Late last year the Ontario Superior Court of Justice issued judgement in a hard-fought dispute between residential neighbours. After an 11-day small claims court trial (!) the Court allowed one neighbour’s privacy breach claim and dismissed the other’s.
The Court allowed a claim against the defendants for directing surveillance cameras and motion-activated floodlights at the plaintiffs’ property as part of a deliberate campaign of harassment. It awarded each plaintiff $8,000, noting evidence of “significant stress and irritation.” The Court also awarded each plaintiff $500 on account of their exposure to “obstructive parking.”
The successful plaintiffs tended to the high road, at one point returning the defendants’ stray dog in an act of neighbourliness. They did, however, publicly post a document that detailed a Provincial Offences Act conviction of one of the defendants. (They said did so to give their prying-eyed neighbours “something to look at.”) The Court dismissed a counterclaim based on this publication, explaining:
Convictions and sentences imposed by courts of law are events which occur in public and are publicly-available information. The fact that some third party has posted such facts on the internet makes them all the more public. I am unable to accept the defence submission, unsupported by authority, that for Mr.
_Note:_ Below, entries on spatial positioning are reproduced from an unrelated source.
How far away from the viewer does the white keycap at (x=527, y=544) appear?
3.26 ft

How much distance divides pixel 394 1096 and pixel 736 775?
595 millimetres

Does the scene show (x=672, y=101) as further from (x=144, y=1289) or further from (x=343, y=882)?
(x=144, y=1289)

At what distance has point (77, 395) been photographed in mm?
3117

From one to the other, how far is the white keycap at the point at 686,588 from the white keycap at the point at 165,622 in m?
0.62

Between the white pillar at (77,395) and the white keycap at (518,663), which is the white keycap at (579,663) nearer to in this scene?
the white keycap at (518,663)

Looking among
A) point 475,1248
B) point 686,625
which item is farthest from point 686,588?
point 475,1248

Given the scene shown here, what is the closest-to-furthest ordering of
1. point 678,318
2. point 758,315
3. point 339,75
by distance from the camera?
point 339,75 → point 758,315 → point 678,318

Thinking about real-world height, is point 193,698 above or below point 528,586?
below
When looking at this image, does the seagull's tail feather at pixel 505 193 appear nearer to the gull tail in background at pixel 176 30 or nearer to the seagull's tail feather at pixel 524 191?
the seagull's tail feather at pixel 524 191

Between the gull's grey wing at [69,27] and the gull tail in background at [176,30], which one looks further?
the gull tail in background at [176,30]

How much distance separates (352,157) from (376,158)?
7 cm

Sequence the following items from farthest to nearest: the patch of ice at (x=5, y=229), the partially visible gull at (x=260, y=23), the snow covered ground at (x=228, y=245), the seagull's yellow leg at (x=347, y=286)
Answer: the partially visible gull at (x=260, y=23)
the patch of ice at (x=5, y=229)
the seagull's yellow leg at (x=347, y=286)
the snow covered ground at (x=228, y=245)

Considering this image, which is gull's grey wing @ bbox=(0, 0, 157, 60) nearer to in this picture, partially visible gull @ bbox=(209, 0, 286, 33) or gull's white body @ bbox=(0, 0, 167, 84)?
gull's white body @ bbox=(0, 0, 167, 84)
Cecchin to find and post this information constitutes an actionable invasion of privacy. Such a conclusion would be inconsistent with the definition pronounced by Sharpe J.A. in Jones v. Tsige (2012), 2012 ONCA 32 (CanLII), 108 O.R. (3d) 241 (C.A.), at para. 70. The conviction and sentence cannot be viewed as Mr. Bradbury’s “private affairs or concerns”. Nor would a reasonable person regard the search for or publication of the outcome of legal proceedings as “highly offensive.”
In a similar vein, the Court dismissed a counter-claim that alleged the plaintiffs committed a privacy violation by writing a letter to other neighbours drawing their attention to the defendants’ non-compliance with municipal bylaws. It said that the claim was untenable as one that attacked, “an exercise of free speech, of local political action and participation in the municipal legal process.”